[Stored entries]
>> BEGIN

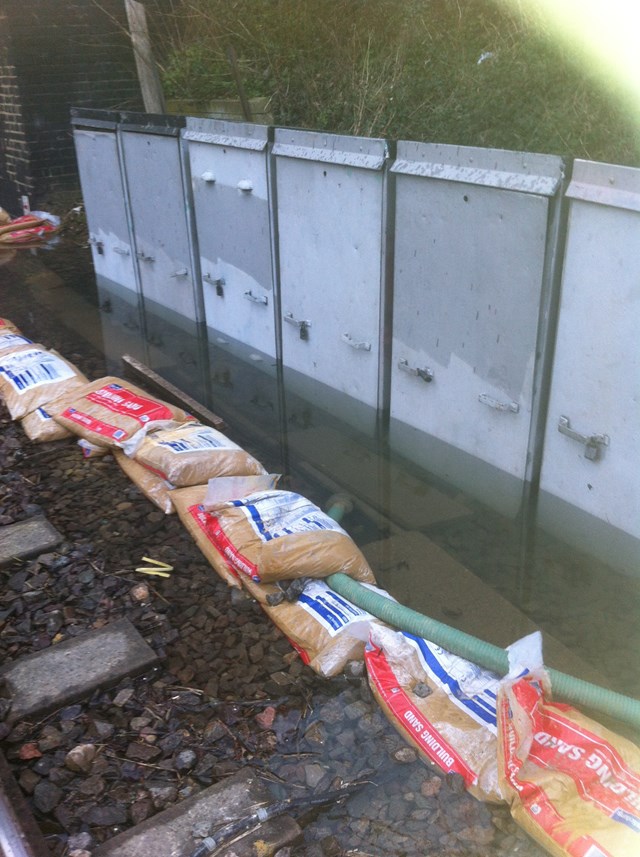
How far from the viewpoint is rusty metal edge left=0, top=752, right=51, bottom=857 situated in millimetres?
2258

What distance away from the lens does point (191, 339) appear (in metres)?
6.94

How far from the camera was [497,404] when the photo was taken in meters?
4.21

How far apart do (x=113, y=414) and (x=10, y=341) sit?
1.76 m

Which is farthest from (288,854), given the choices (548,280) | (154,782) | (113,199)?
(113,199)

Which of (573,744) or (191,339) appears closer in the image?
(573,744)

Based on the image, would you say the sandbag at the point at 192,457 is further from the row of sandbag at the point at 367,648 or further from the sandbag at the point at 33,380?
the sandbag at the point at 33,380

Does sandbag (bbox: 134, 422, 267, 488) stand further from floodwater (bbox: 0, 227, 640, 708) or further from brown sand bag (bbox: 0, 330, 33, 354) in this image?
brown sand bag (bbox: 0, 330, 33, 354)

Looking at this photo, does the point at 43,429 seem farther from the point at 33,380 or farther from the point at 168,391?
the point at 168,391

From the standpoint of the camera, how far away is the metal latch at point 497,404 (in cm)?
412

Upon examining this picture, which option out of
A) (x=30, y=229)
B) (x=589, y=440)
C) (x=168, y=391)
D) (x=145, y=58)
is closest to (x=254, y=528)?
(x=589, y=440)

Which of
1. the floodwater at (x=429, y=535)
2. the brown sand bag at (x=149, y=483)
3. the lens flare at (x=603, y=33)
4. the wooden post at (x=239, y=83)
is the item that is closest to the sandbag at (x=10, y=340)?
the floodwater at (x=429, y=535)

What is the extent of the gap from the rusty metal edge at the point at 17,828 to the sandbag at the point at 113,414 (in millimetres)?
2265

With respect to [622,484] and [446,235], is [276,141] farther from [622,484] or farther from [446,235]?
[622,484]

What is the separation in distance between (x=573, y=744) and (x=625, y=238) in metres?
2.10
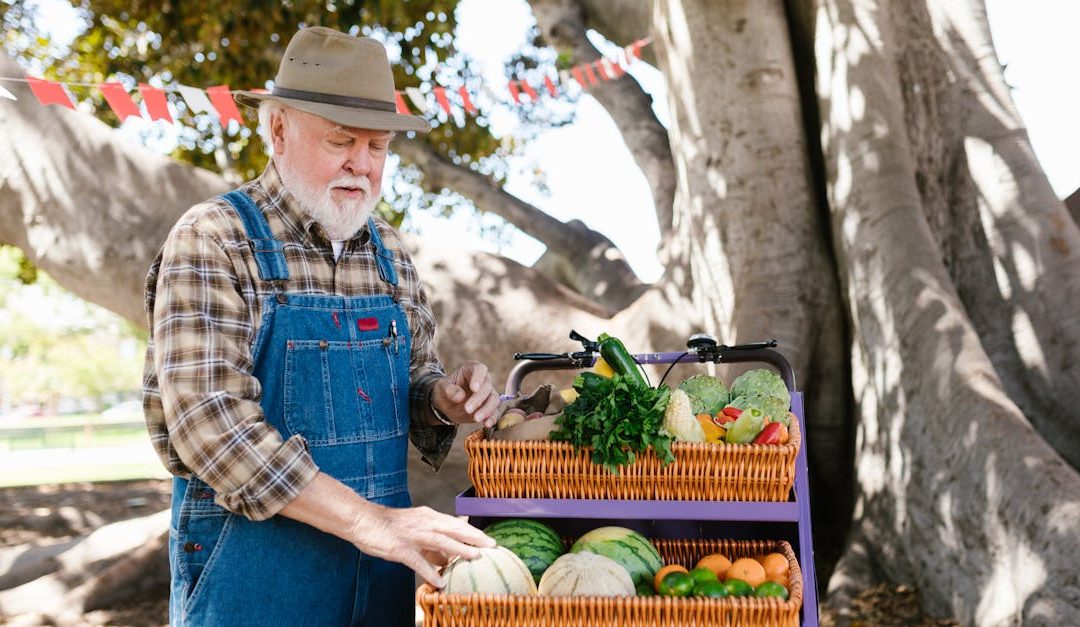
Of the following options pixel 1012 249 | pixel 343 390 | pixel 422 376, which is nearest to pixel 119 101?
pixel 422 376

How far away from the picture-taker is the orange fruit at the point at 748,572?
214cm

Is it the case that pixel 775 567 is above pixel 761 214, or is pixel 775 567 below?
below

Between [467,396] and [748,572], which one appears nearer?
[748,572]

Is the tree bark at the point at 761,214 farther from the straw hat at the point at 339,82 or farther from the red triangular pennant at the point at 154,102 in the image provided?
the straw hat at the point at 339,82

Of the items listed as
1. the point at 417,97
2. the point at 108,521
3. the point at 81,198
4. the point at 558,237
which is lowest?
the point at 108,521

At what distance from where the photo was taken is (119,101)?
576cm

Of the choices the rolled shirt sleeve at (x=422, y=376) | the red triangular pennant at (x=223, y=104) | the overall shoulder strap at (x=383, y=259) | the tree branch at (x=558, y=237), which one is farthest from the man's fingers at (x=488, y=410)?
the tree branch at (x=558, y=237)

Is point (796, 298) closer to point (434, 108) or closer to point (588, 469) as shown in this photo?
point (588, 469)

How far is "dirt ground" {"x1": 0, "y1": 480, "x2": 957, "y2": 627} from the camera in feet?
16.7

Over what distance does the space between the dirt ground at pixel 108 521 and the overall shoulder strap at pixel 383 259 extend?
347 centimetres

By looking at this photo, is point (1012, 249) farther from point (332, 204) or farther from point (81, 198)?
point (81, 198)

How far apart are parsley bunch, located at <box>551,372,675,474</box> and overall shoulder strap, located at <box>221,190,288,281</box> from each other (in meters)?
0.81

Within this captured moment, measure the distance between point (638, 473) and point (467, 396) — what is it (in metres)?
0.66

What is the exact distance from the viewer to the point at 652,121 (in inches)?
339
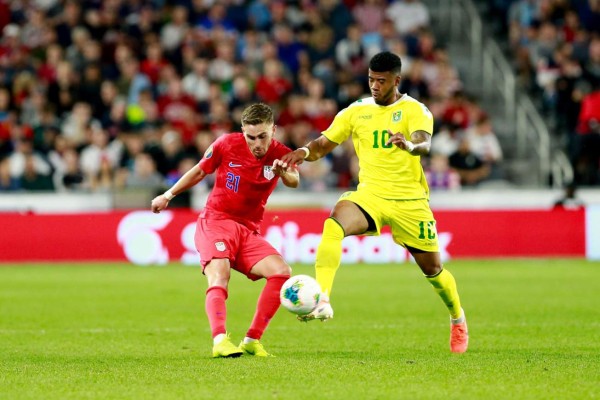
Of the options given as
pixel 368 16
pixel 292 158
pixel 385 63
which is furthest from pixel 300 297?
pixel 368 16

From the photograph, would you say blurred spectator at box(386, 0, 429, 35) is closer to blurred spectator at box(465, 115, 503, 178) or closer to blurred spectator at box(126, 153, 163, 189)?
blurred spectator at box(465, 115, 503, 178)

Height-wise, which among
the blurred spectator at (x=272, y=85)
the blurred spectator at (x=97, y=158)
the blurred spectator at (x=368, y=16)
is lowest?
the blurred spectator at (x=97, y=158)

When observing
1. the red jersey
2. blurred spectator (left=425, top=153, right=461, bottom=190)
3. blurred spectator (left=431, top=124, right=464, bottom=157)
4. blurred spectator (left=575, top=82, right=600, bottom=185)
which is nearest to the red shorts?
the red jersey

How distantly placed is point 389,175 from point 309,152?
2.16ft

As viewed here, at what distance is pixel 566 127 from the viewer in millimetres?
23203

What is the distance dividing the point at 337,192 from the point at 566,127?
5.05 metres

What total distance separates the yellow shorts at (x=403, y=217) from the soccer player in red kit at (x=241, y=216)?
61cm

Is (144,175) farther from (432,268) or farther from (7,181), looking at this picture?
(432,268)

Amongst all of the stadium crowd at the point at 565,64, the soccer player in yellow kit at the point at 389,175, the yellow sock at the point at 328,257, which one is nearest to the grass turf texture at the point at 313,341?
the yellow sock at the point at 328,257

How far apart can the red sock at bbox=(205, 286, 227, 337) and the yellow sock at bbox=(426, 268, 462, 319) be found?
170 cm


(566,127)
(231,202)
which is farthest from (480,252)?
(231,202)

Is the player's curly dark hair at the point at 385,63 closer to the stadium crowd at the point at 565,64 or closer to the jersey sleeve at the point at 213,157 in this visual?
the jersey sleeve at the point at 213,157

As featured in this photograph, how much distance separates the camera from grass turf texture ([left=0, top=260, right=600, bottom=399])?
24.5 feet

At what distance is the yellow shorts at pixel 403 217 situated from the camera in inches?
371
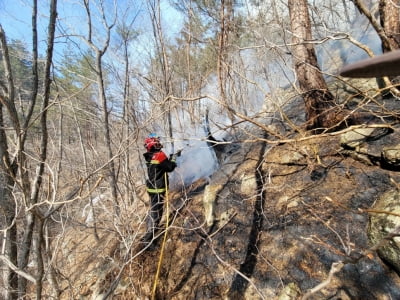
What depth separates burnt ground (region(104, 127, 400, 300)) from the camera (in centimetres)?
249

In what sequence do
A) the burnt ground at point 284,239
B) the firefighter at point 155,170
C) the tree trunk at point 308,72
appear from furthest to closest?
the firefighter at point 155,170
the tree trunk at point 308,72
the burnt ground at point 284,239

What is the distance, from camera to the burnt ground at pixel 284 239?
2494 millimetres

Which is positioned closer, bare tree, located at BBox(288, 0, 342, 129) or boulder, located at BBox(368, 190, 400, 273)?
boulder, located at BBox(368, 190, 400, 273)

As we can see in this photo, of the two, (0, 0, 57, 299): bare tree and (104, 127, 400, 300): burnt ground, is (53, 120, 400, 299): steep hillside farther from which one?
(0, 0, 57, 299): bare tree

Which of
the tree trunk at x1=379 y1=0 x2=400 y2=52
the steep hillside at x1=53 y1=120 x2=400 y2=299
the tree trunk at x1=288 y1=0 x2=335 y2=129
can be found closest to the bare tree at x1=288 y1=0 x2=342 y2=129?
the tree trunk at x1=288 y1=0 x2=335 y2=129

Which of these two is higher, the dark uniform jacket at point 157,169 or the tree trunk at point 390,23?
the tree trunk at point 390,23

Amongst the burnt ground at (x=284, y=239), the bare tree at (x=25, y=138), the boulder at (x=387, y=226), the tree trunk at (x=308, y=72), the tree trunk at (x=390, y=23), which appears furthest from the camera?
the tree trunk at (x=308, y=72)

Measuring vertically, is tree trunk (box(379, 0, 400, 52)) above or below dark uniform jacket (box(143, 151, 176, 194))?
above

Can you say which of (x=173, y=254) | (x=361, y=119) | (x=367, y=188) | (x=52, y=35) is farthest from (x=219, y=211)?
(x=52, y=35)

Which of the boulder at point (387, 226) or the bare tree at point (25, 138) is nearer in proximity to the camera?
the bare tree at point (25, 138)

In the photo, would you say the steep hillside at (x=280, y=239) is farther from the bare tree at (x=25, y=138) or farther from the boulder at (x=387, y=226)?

>> END

Rewrite all of the material above, changing every "rusty metal edge" to "corroded metal edge" and keeping everything else unchanged. Leave the pictures out of your answer.

§ Result of this exercise:
How far from the viewpoint is corroded metal edge left=0, top=752, right=51, bottom=857 situated in millimetres?
2258

What distance away from the lens does point (191, 339) appear (in metres)?
6.94

How far from the camera was [497,404] when the photo was taken in meters?
4.21

How far apart do (x=113, y=414) and (x=10, y=341) sit?
1.76 m

Which is farthest from (288,854), given the choices (548,280) | (154,782) | (113,199)?
(113,199)

Which of (573,744) or (191,339) appears closer in the image?
(573,744)

Based on the image, would you say the sandbag at the point at 192,457 is further from the row of sandbag at the point at 367,648 or further from the sandbag at the point at 33,380?
the sandbag at the point at 33,380

Does sandbag (bbox: 134, 422, 267, 488) stand further from floodwater (bbox: 0, 227, 640, 708) or further from brown sand bag (bbox: 0, 330, 33, 354) in this image?
brown sand bag (bbox: 0, 330, 33, 354)

Looking at this photo, does the point at 43,429 seem farther from the point at 33,380 or farther from the point at 168,391?
the point at 168,391

From the standpoint of the camera, how far away is the metal latch at point 497,404 (in cm)?
412

Upon examining this picture, which option out of
A) (x=30, y=229)
B) (x=589, y=440)
C) (x=168, y=391)
D) (x=145, y=58)
is closest to (x=254, y=528)?
(x=589, y=440)

Which of
1. the floodwater at (x=429, y=535)
2. the brown sand bag at (x=149, y=483)
3. the lens flare at (x=603, y=33)
4. the wooden post at (x=239, y=83)
is the item that is closest to the sandbag at (x=10, y=340)?
the floodwater at (x=429, y=535)

What is the extent of the gap from the corroded metal edge at the point at 17,828 to the sandbag at the point at 113,414 (in millimetres)?
2265

With respect to [622,484] and [446,235], is [276,141] farther from [622,484] or farther from [446,235]?
[622,484]

What is the separation in distance between (x=573, y=744) and (x=625, y=238) in metres?
2.10
Of the following options pixel 1012 249 | pixel 343 390 | pixel 422 376, which is nearest to pixel 119 101?
pixel 422 376

How far away from the picture-taker is the orange fruit at the point at 748,572?
214cm

Is it the case that pixel 775 567 is above pixel 761 214, or is pixel 775 567 below?
below

Between [467,396] and [748,572], which one appears nearer?
[748,572]

Is the tree bark at the point at 761,214 farther from the straw hat at the point at 339,82 or farther from the red triangular pennant at the point at 154,102 in the image provided?
the straw hat at the point at 339,82

Of the items listed as
1. the point at 417,97
2. the point at 108,521
3. the point at 81,198
4. the point at 558,237
which is lowest?
the point at 108,521

At what distance from where the photo was taken is (119,101)?
576cm

Of the choices the rolled shirt sleeve at (x=422, y=376) | the red triangular pennant at (x=223, y=104) | the overall shoulder strap at (x=383, y=259) | the tree branch at (x=558, y=237), which one is farthest from the man's fingers at (x=488, y=410)?
the tree branch at (x=558, y=237)

Is point (796, 298) closer to point (434, 108) or closer to point (588, 469) as shown in this photo?
point (588, 469)

How far is "dirt ground" {"x1": 0, "y1": 480, "x2": 957, "y2": 627} from the camera in feet?
16.7

Over what distance does the space between the dirt ground at pixel 108 521 and the overall shoulder strap at pixel 383 259 extend?
347 centimetres

By looking at this photo, is point (1012, 249) farther from point (332, 204) or farther from point (81, 198)?
point (81, 198)

How far apart are parsley bunch, located at <box>551,372,675,474</box> and overall shoulder strap, located at <box>221,190,288,281</box> from each other (in meters)?
0.81

Within this captured moment, measure the distance between point (638, 473) and point (467, 396) — what is it (in metres)?
0.66

What is the exact distance from the viewer to the point at 652,121 (in inches)?
339
Of the options given as
pixel 368 16
pixel 292 158
pixel 385 63
which is furthest from pixel 300 297?
pixel 368 16

From the photograph, would you say blurred spectator at box(386, 0, 429, 35) is closer to blurred spectator at box(465, 115, 503, 178) or closer to blurred spectator at box(126, 153, 163, 189)?
blurred spectator at box(465, 115, 503, 178)

Height-wise, which among
the blurred spectator at (x=272, y=85)
the blurred spectator at (x=97, y=158)
the blurred spectator at (x=368, y=16)
is lowest?
the blurred spectator at (x=97, y=158)

When observing
1. the red jersey
2. blurred spectator (left=425, top=153, right=461, bottom=190)
3. blurred spectator (left=431, top=124, right=464, bottom=157)
4. blurred spectator (left=575, top=82, right=600, bottom=185)
which is nearest to the red shorts?
the red jersey

How distantly placed is point 389,175 from point 309,152?
2.16ft

As viewed here, at what distance is pixel 566 127 from the viewer in millimetres?
23203

What is the distance dividing the point at 337,192 from the point at 566,127?
5.05 metres

What total distance separates the yellow shorts at (x=403, y=217) from the soccer player in red kit at (x=241, y=216)?
61cm

Is (144,175) farther from (432,268) or farther from (7,181), looking at this picture?
(432,268)

Amongst all of the stadium crowd at the point at 565,64, the soccer player in yellow kit at the point at 389,175, the yellow sock at the point at 328,257, which one is nearest to the grass turf texture at the point at 313,341?
the yellow sock at the point at 328,257

How far apart can the red sock at bbox=(205, 286, 227, 337) and the yellow sock at bbox=(426, 268, 462, 319) be found?
170 cm


(566,127)
(231,202)
which is farthest from (480,252)?
(231,202)

Is the player's curly dark hair at the point at 385,63 closer to the stadium crowd at the point at 565,64 or closer to the jersey sleeve at the point at 213,157 in this visual?
the jersey sleeve at the point at 213,157

As featured in this photograph, how much distance separates the camera from grass turf texture ([left=0, top=260, right=600, bottom=399])?
24.5 feet

At what distance is the yellow shorts at pixel 403 217 situated from the camera in inches?
371
What depth separates burnt ground (region(104, 127, 400, 300)) from the camera (in centimetres)?
249

In what sequence do
A) the burnt ground at point 284,239
B) the firefighter at point 155,170
C) the tree trunk at point 308,72
appear from furthest to closest?
the firefighter at point 155,170
the tree trunk at point 308,72
the burnt ground at point 284,239

What is the distance, from camera to the burnt ground at pixel 284 239?
2494 millimetres

Which is positioned closer, bare tree, located at BBox(288, 0, 342, 129) or boulder, located at BBox(368, 190, 400, 273)?
boulder, located at BBox(368, 190, 400, 273)

As we can see in this photo, of the two, (0, 0, 57, 299): bare tree and (104, 127, 400, 300): burnt ground, is (53, 120, 400, 299): steep hillside farther from which one?
(0, 0, 57, 299): bare tree

Which of
the tree trunk at x1=379 y1=0 x2=400 y2=52
the steep hillside at x1=53 y1=120 x2=400 y2=299
the tree trunk at x1=288 y1=0 x2=335 y2=129
can be found closest to the bare tree at x1=288 y1=0 x2=342 y2=129?
the tree trunk at x1=288 y1=0 x2=335 y2=129

Which of these two is higher, the dark uniform jacket at point 157,169 or the tree trunk at point 390,23?
the tree trunk at point 390,23

Amongst the burnt ground at (x=284, y=239), the bare tree at (x=25, y=138), the boulder at (x=387, y=226), the tree trunk at (x=308, y=72), the tree trunk at (x=390, y=23), which appears furthest from the camera?
the tree trunk at (x=308, y=72)

Measuring vertically, is tree trunk (box(379, 0, 400, 52)) above or below dark uniform jacket (box(143, 151, 176, 194))?
above

Can you say which of (x=173, y=254) | (x=361, y=119) | (x=367, y=188) | (x=52, y=35) is farthest from (x=219, y=211)?
(x=52, y=35)

Which of the boulder at point (387, 226) or the bare tree at point (25, 138) is nearer in proximity to the camera?
the bare tree at point (25, 138)

In the photo, would you say the steep hillside at (x=280, y=239) is farther from the bare tree at (x=25, y=138) or farther from the boulder at (x=387, y=226)?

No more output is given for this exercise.